The good loop and the bad loop:

When a student has built genuine domain expertise, AI removes the mechanical friction - and what’s left is the thinking.

A student researching a complex topic used to spend hours on tasks that required time but not judgment: finding sources, skimming for relevance, pulling together summaries. AI handles that now. What the student is left with is the actual hard part: reading what came back, deciding what matters, asking what’s missing, noticing what conflicts, forming a view.
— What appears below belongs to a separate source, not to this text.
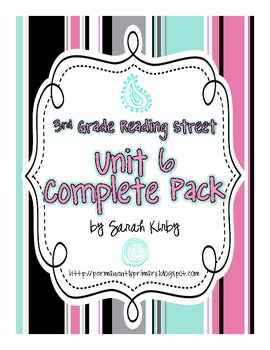 3rd Grade Unit 6 Complete Pack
That is not easier. It is more demanding. And it builds more, faster - because the student is spending their cognitive effort on judgment and synthesis instead of search and retrieval.

The prerequisite is not domain expertise. It is engagement. AI can build expertise from scratch - if the student actually follows through.

Ask a question. AI scans and synthesizes with citations. Student reads the synthesis - and follows the citations. Forms a view. Asks the next question. That process builds understanding. The AI is the on-ramp, not the destination.

The “follow the citations” step is the hinge. That is what separates scaffold from crutch in this scenario. The AI provides a map; the student does the reading.

question asked -> AI synthesizes with citations -> student reads synthesis and follows citations -> understanding grows -> student asks better questions -> deeper investigation -> domain expertise builds -> student knows enough to ask harder questions -> question asked ->

What schools are for - in the AI era - is building the habit of engagement before students are handed the tool. Not the facts. The habit: follow through, question, verify, form your own view. Students who have that habit enter the good loop whether they start as novices or experts. Students who don’t accept the synthesis and stop.

The tool makes an engaged person more capable. That is the good loop.

When a student skips the building phase and uses AI to generate outputs from the start, the loop runs the other way. This is the bad loop - and it is self-reinforcing:

seeks efficiency -> AI produces polished output -> output quality mistaken for understanding (performance paradox) -> student stops monitoring own knowledge gaps (metacognitive laziness) -> more cognitive work outsourced to AI -> skills atrophy from disuse -> can’t evaluate AI output -> increased dependency -> diminished capacity for judgment and oversight -> economically replaceable -> seeks more efficiency ->

Each pass through the loop erodes the foundation needed to break out of it.

The Matthew Effect - which loop you enter depends on what you bring:

“Matthew Effect” is a term from sociology: advantages compound for those who already have them, and disadvantages compound for those who don’t. From the Gospel of Matthew: “to him who has, more will be given.”

In this context: students with strong metacognitive foundations enter the good loop. Students without them enter the bad loop. The tool amplifies the gap that already exists - it does not create it.

This is why the Matthew Effect and the bad loop are the same problem at two levels. Within a school, the student who starts with more knowledge uses AI to go further. The student who starts with less uses AI to skip what they needed to build. Across schools, the well-resourced school has the teacher capacity and policy infrastructure to teach the distinction. The under-resourced school does not. The compounding runs at both levels simultaneously.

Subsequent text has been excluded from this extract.